YOUR GOAL:
Copy all of the data below word for word, keeping every line in its original order.

PROVIDED INFORMATION:
>> Begin

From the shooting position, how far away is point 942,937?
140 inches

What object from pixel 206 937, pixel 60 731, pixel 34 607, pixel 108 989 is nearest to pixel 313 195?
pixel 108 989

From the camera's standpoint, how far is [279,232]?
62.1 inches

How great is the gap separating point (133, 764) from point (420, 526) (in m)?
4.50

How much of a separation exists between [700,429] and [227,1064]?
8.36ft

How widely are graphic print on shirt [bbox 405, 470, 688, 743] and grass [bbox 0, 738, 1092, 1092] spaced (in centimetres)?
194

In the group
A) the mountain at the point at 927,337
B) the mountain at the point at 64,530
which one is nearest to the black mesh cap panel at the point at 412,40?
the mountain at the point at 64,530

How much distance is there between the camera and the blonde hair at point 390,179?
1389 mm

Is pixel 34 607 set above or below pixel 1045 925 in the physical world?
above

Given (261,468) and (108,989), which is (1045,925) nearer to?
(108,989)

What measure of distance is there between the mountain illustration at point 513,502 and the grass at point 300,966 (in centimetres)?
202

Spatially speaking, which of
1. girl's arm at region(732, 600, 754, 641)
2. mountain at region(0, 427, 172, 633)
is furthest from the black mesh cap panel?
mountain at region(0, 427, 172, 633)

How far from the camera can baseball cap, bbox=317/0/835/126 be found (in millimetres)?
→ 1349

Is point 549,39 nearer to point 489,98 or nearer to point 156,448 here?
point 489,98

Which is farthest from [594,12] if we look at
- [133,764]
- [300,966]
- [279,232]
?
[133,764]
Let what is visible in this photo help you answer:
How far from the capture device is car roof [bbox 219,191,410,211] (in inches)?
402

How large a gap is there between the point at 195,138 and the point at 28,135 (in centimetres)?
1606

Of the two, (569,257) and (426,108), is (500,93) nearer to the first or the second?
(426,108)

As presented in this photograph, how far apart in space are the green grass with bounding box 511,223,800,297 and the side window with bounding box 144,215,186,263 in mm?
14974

>> End

WORKED ANSWER:
From the shooting position, how far away is point 942,937?
140 inches

What object from pixel 206 937, pixel 60 731, pixel 34 607, pixel 108 989 is nearest to pixel 313 195?
pixel 108 989

From the camera's standpoint, how far is [279,232]?
62.1 inches

How great is the gap separating point (133, 764) from point (420, 526) (in m)?
4.50

How much of a separation exists between [700,429] and [227,1064]?
8.36ft

How widely are graphic print on shirt [bbox 405, 470, 688, 743] and grass [bbox 0, 738, 1092, 1092] spaced (in centimetres)?
194

In the group
A) the mountain at the point at 927,337
B) the mountain at the point at 64,530
which one is nearest to the black mesh cap panel at the point at 412,40?
the mountain at the point at 64,530

How much distance is there between the camera and the blonde hair at point 390,179?
1389 mm

Is pixel 34 607 set above or below pixel 1045 925 in the physical world?
above

Given (261,468) and (108,989), which is (1045,925) nearer to?
(108,989)

What measure of distance is there between the mountain illustration at point 513,502 and the grass at point 300,966 (in centimetres)?
202

Spatially speaking, which of
1. girl's arm at region(732, 600, 754, 641)
2. mountain at region(0, 427, 172, 633)
is furthest from the black mesh cap panel?
mountain at region(0, 427, 172, 633)

How far from the camera can baseball cap, bbox=317/0/835/126 be found (in millimetres)?
→ 1349

Is point 549,39 nearer to point 489,98 or nearer to point 156,448 here?
point 489,98

Which is farthest from [594,12] if we look at
- [133,764]
- [300,966]
- [279,232]
?
[133,764]
Let what is visible in this photo help you answer:
How far from the capture device is car roof [bbox 219,191,410,211] (in inches)?
402

How large a gap is there between the point at 195,138 and the point at 28,135 (in centimetres)?
1606

Of the two, (569,257) and (426,108), is (500,93) nearer to the first or the second?
(426,108)

As presented in this photograph, how far apart in space are the green grass with bounding box 511,223,800,297 and the side window with bounding box 144,215,186,263 in mm?
14974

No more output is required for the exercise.